A friend is planning for his schola to sing an EF Missa Cantata for Corpus Christi including the sequence (Lauda Sion) and the question came up about whether the sequence was ever shortened in the EF form as it commonly is for NO (just vss 21 to the end -- Ecce panis).
I don't have much experience with EF, unfortunately, so would be very grateful for help on this.
Janet, we sang the shortened form last year, with the priest's permission, but this year we will be singing the entire thing.
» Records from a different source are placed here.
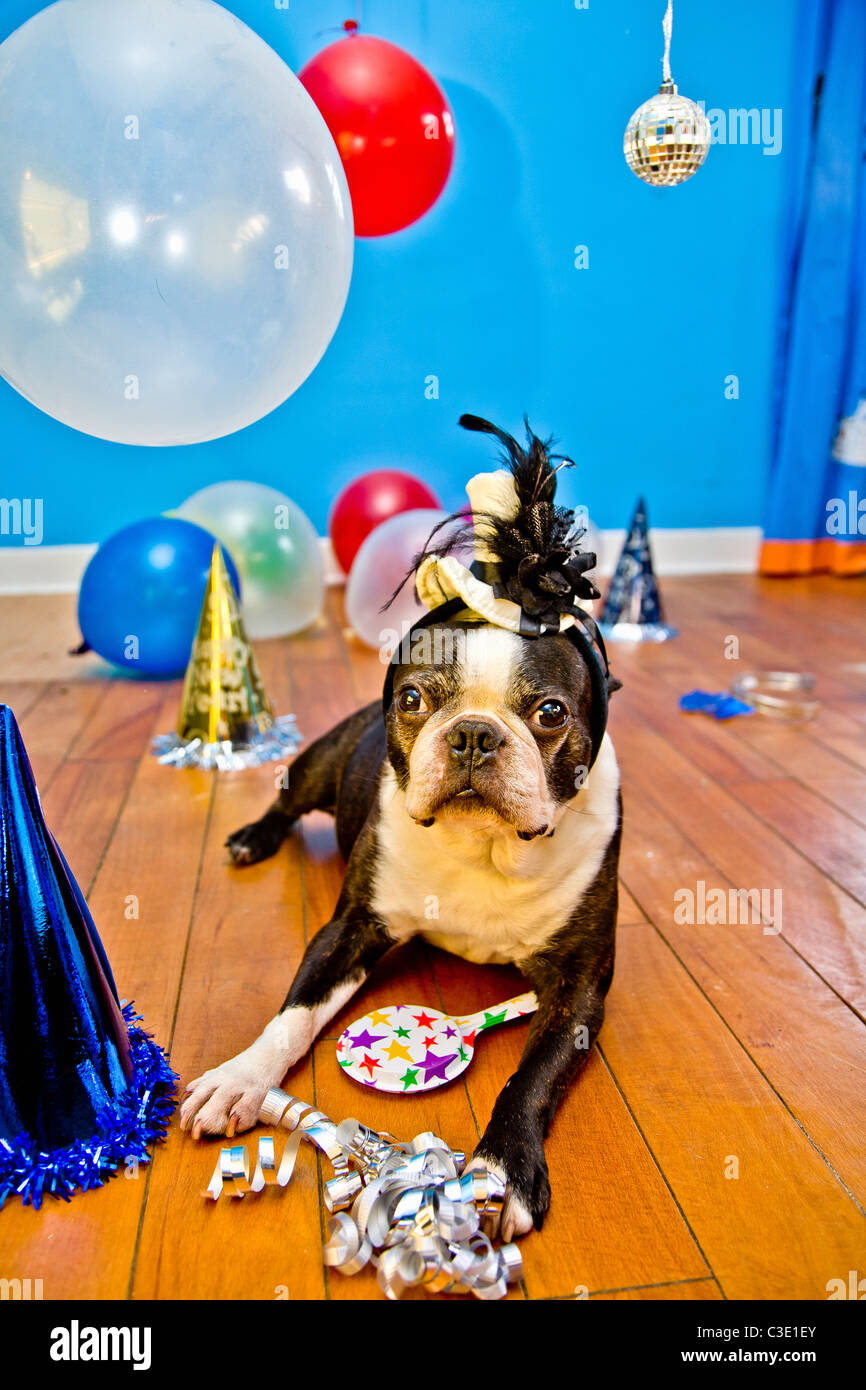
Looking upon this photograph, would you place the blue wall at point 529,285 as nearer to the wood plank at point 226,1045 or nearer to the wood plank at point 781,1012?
the wood plank at point 226,1045

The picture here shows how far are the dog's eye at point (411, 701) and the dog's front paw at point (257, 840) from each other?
0.97 meters

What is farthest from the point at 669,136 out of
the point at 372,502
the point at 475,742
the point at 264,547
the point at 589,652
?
the point at 372,502

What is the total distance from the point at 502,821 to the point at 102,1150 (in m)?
0.76

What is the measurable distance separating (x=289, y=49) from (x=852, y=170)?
2768 millimetres

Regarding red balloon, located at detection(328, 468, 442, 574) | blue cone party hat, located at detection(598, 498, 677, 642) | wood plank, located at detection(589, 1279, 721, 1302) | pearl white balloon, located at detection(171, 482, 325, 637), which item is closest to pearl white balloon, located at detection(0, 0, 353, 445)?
wood plank, located at detection(589, 1279, 721, 1302)

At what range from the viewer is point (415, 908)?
193cm

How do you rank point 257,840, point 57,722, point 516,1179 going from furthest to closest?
1. point 57,722
2. point 257,840
3. point 516,1179

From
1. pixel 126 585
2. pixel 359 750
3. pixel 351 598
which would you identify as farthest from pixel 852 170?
pixel 359 750

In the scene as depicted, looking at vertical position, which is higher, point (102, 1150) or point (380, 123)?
point (380, 123)

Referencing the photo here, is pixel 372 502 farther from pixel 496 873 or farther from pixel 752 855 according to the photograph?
pixel 496 873

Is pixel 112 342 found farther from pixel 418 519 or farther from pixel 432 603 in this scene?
pixel 418 519

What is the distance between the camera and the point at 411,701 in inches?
70.1

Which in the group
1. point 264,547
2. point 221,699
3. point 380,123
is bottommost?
point 221,699

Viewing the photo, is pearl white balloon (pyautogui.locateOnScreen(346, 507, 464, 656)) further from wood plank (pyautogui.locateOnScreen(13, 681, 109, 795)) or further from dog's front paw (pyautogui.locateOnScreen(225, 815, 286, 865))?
dog's front paw (pyautogui.locateOnScreen(225, 815, 286, 865))
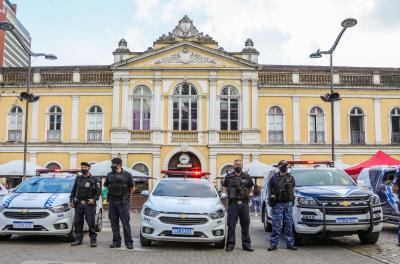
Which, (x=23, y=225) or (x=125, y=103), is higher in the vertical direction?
(x=125, y=103)

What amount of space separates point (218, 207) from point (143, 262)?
8.17ft

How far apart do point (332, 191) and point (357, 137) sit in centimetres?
2335

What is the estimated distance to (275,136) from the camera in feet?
108

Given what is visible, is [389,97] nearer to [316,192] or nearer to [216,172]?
[216,172]

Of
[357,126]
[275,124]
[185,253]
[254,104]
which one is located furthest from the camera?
[357,126]

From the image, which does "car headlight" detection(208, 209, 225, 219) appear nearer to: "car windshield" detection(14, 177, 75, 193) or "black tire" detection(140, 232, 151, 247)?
"black tire" detection(140, 232, 151, 247)

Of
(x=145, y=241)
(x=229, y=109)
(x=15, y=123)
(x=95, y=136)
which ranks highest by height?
(x=229, y=109)

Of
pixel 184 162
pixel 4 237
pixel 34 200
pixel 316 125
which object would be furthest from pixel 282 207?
pixel 316 125

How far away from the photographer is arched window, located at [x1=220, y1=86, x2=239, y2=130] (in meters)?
32.5

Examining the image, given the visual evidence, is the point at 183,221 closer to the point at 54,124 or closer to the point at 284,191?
the point at 284,191

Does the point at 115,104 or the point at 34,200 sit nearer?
the point at 34,200

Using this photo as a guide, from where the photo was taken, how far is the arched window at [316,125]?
3306cm

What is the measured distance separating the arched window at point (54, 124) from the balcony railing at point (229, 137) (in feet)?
36.2

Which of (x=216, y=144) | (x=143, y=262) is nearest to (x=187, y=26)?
(x=216, y=144)
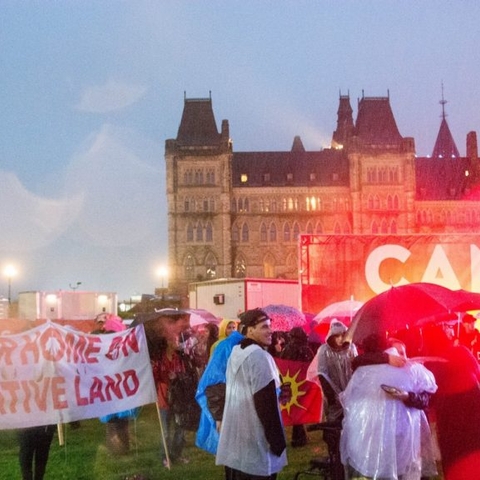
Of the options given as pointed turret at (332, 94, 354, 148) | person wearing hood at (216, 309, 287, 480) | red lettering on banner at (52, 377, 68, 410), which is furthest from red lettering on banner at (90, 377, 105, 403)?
pointed turret at (332, 94, 354, 148)

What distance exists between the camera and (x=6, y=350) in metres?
7.31

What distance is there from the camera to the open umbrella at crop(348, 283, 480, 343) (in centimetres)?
755

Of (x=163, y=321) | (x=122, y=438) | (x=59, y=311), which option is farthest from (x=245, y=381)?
(x=59, y=311)

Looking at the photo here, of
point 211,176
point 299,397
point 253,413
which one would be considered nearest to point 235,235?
point 211,176

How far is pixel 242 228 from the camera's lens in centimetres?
6131

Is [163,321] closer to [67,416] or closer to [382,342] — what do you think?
[67,416]

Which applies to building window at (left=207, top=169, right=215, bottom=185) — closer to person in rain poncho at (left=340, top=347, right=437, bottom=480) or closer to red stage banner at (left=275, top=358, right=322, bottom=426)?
red stage banner at (left=275, top=358, right=322, bottom=426)

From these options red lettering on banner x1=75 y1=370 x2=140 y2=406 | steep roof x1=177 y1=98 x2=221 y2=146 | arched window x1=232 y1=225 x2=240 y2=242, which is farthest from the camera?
steep roof x1=177 y1=98 x2=221 y2=146

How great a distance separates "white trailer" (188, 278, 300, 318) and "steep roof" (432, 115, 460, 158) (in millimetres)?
52186

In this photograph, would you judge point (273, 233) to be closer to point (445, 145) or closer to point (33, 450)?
point (445, 145)

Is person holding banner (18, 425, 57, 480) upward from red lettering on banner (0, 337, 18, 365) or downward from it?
downward

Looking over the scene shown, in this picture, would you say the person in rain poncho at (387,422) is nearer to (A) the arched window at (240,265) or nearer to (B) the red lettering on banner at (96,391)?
(B) the red lettering on banner at (96,391)

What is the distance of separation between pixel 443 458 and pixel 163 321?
171 inches

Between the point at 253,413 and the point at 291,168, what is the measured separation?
2378 inches
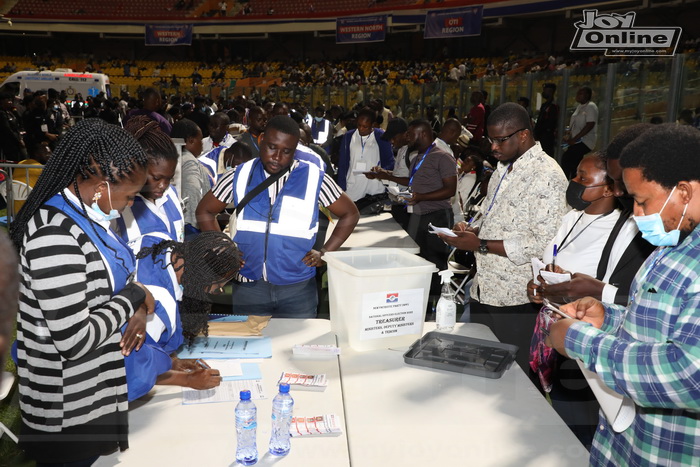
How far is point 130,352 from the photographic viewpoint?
5.63ft

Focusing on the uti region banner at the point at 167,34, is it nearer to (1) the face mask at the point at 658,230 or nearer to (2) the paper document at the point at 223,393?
(2) the paper document at the point at 223,393

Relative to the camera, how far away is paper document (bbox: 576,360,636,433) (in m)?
1.52

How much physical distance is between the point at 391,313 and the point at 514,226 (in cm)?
76

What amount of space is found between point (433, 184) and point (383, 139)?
171cm

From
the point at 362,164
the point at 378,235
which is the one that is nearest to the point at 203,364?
the point at 378,235

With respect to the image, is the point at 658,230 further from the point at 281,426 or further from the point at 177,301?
Result: the point at 177,301

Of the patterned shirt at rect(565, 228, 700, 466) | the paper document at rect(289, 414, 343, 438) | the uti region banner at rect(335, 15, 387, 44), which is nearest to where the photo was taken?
the patterned shirt at rect(565, 228, 700, 466)

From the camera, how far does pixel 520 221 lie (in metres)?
2.72

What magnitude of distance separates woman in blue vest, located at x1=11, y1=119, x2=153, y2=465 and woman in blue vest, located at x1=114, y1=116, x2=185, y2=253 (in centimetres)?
46

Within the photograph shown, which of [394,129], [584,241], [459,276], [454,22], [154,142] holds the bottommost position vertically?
[459,276]

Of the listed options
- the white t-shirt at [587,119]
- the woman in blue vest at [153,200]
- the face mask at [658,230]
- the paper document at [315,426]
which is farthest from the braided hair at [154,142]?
the white t-shirt at [587,119]

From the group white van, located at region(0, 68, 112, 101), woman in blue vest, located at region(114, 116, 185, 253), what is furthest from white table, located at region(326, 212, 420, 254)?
white van, located at region(0, 68, 112, 101)

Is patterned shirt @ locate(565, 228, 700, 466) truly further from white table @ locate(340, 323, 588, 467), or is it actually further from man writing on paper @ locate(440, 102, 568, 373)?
man writing on paper @ locate(440, 102, 568, 373)

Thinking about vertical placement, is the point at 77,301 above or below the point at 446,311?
above
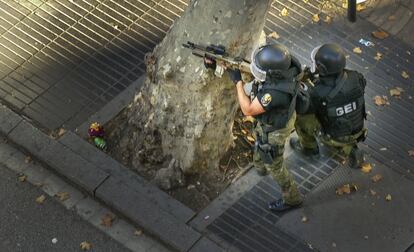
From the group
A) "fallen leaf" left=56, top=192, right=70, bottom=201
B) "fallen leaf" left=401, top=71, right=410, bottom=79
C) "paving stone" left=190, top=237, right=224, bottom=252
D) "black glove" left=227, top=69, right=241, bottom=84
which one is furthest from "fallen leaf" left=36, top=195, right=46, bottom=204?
"fallen leaf" left=401, top=71, right=410, bottom=79

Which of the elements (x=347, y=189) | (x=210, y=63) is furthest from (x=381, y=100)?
(x=210, y=63)

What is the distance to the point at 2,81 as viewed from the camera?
933cm

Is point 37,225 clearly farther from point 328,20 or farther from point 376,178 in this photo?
point 328,20

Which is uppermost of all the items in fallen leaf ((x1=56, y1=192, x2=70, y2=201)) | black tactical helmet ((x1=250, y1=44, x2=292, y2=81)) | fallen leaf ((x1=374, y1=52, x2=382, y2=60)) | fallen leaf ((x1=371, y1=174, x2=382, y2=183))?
black tactical helmet ((x1=250, y1=44, x2=292, y2=81))

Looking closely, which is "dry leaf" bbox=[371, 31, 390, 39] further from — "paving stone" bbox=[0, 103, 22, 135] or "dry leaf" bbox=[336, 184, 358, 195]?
"paving stone" bbox=[0, 103, 22, 135]

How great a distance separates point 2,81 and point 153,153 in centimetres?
200

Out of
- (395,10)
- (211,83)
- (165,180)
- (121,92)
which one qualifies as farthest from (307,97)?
(395,10)

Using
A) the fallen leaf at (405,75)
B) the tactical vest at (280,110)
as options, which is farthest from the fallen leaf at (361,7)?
the tactical vest at (280,110)

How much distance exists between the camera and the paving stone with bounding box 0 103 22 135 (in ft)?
29.2

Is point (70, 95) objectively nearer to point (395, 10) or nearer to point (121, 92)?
point (121, 92)

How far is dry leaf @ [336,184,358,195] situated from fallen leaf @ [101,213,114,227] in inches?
88.7

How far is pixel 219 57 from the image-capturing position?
757cm

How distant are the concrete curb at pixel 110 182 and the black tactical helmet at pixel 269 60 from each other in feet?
5.88

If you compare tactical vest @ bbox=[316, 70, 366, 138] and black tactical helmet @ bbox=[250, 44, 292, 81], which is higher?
black tactical helmet @ bbox=[250, 44, 292, 81]
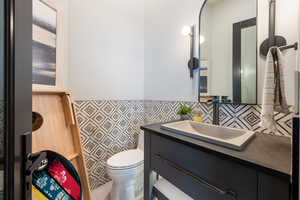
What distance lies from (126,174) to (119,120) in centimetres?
68

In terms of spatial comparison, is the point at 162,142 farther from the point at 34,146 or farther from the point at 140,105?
the point at 140,105

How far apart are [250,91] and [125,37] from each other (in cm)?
155

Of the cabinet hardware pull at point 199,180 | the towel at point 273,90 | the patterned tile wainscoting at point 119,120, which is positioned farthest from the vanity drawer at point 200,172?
the patterned tile wainscoting at point 119,120

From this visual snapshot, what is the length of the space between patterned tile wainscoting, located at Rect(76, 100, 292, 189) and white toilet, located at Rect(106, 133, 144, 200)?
246mm

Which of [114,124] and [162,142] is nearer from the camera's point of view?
[162,142]

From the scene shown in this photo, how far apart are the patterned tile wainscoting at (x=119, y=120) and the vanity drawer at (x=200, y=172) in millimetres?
647

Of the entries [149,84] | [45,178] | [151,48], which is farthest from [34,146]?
[151,48]

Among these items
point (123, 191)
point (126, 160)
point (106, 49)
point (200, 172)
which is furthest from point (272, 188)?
point (106, 49)

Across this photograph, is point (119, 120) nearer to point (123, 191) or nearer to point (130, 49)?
point (123, 191)

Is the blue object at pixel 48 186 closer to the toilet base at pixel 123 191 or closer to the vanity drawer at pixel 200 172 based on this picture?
the vanity drawer at pixel 200 172

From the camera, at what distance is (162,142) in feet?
3.35

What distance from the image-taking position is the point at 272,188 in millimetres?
543

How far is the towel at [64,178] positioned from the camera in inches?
26.0

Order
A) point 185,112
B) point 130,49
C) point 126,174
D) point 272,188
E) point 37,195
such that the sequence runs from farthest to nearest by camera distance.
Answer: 1. point 130,49
2. point 185,112
3. point 126,174
4. point 37,195
5. point 272,188
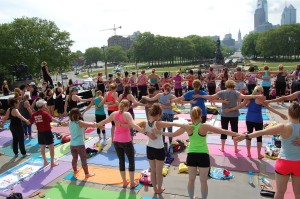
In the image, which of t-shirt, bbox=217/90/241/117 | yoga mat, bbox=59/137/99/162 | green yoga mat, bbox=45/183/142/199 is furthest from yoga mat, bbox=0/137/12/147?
t-shirt, bbox=217/90/241/117

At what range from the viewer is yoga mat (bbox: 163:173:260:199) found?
5.13 metres

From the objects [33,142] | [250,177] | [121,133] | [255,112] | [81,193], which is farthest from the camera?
[33,142]

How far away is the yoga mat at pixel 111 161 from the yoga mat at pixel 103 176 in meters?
0.31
I made it easier for the schola, I hope, but going over the cadence in each verse to show how it comes to a similar conclusion almost every time.
As an aside, the first time Wendy and I went to visit Dr. Mahrt's church for Sunday Mass was Corpus Christi, and we got to hear them sing the entire thing for a Latin OF Mass.
I forwarded your answer on to him... they haven't sung an EF Mass for Corpus Christi in previous years, so there is already a lot to learn, I think. My little schola has added the Factus est Communion proper for this year... it is especially nice.
Shortening the sequence at mass could very well be an OF innovation, but Ecce panis seems to have been in circulation by itself long before, though I dont really know in what contexts. Dupré's setting is useful as an intonation, btw. Stand alone settings of Bone pastor are even more plentiful: http://www.preces-latinae.org/thesaurus/Euch/BonePastor.html
Yes, there are separate settings of the final stanzas, which might be used in other contexts: but when Lauda Sion is sung as the Sequence of the Mass in the EF, it is to be sung in its entirety. I guess it was the existence of such settings that gave Bugnini's Consilium in the 1960's the idea to allow singing only the final part of the Sequence in the OF.
davlerio, you were correct. I checked, and last year we sang the entire sequence for the EF according to a psalm tone. This year, we're doing the real thing!